INSTRUCTION -
Copy the risk assessment text word for word from "WHAT IS RISK" through "to prevent harm.".

TEXT SHOWN -
Risk assessment is an essential part of any health and safety management system. The aim of risk assessment is to identify significant risks and set priorities to minimize risks and make reductions in work related accidents and ill-health.
WHAT IS RISK ASSESSMENT?
A risk assessment is nothing more than a careful examination of what in work could cause harm to people, so that you can weight up whether you have taken enough precautions or should do more to prevent harm.
The terms Hazard, Risk and Competence are used in health and safety and these are defined as:
A hazard can be defined as something with the potential to cause harm and covers health, injury, loss of production and damage to plant and property. Typical examples could be electricity and moving machinery.
Risk is the likelihood that a hazard will cause particular harm in the actual circumstances of use and the severity of the harm.
Whenever possible hazards should be eliminated, but if they cannot be eliminated then the risks will need to be minimized by such controls as handrails on stairs, etc.
A competent person is defined as someone who has a combination of training, knowledge, experience and personal qualities and also knowledge of their own limitations. Risk assessments should be carried out by a person or persons who have a thorough understanding of the processes and procedures involved. Also the risk assessor should have good communication skills.
THE RISK ASSESSMENT PROCESS
Risk assessment is a logical process of collecting information and making judgements against standards, often set out in law, to establish whether or not risks are adequately managed.
How a risk assessment id carried out will depend on local legal and best practice requirements, the nature of the work of business, and the types of hazards and risks. The risk assessment process should be systematic, practical, and take account of the views of employees and their health and safety representatives who will be able to contribute practical knowledge.

[Raw records]
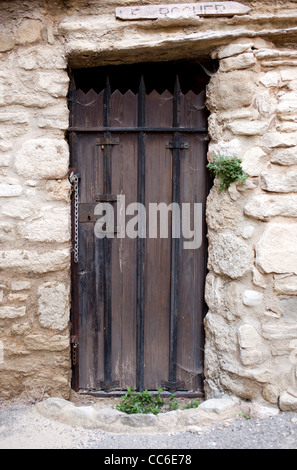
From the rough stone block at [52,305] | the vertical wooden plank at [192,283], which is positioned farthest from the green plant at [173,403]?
the rough stone block at [52,305]

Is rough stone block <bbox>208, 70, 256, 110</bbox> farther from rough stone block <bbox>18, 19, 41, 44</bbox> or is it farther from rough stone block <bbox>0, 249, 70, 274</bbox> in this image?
rough stone block <bbox>0, 249, 70, 274</bbox>

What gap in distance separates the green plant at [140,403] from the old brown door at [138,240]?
0.31 feet

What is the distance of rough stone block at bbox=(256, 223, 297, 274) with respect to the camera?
2266mm

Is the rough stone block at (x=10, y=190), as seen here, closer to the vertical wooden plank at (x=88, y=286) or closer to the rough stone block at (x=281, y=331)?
the vertical wooden plank at (x=88, y=286)

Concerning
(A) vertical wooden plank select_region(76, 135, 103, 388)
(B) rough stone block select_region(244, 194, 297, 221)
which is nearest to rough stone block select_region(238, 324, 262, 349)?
(B) rough stone block select_region(244, 194, 297, 221)

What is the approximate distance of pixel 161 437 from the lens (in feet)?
6.81

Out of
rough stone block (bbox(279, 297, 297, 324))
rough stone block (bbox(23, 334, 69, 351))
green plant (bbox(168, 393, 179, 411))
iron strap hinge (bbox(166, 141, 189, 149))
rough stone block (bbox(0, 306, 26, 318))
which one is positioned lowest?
green plant (bbox(168, 393, 179, 411))

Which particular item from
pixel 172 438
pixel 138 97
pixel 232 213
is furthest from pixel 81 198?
pixel 172 438

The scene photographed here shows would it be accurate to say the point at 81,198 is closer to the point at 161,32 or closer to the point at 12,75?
the point at 12,75

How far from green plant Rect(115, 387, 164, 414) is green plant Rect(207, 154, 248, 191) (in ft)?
4.77

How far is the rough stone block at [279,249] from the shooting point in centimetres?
227

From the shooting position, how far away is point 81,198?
2.60 m

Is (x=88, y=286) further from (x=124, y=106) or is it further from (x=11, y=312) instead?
(x=124, y=106)

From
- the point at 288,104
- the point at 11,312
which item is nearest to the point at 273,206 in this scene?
the point at 288,104
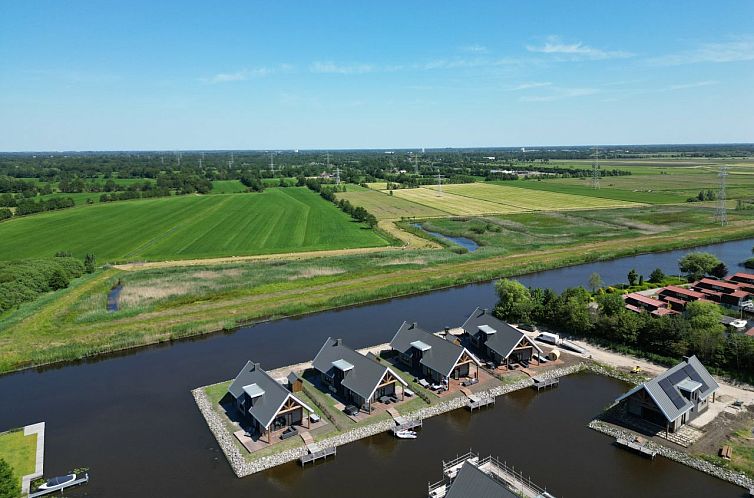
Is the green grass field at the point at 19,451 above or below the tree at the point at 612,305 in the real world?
below

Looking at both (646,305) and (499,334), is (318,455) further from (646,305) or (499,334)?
(646,305)

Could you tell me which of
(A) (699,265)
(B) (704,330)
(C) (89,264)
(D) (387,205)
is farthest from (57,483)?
(D) (387,205)

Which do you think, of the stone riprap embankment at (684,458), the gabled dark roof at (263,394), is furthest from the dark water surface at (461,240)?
the gabled dark roof at (263,394)

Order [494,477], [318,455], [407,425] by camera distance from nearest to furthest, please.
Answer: [494,477] < [318,455] < [407,425]

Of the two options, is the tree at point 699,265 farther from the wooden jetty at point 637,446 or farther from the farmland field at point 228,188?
the farmland field at point 228,188

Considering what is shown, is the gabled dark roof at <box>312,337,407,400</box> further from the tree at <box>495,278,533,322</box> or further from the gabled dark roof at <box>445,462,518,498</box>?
the tree at <box>495,278,533,322</box>

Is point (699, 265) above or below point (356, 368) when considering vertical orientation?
above
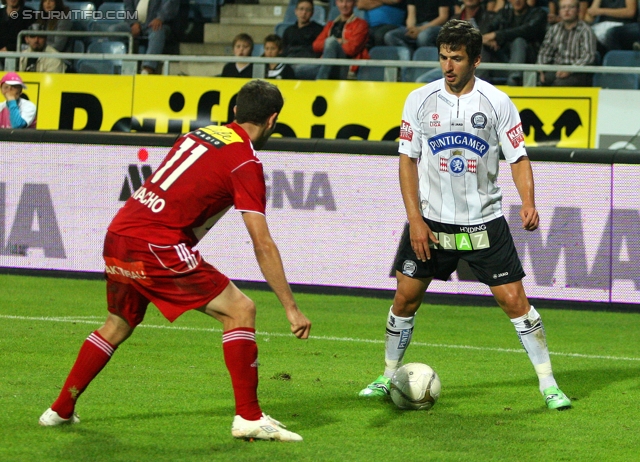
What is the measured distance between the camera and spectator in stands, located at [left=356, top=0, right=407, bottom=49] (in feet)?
50.5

WRITTEN SOLUTION -
WHAT IS RISK ASSESSMENT?
A risk assessment is nothing more than a careful examination of what in work could cause harm to people, so that you can weight up whether you have taken enough precautions or should do more to prevent harm.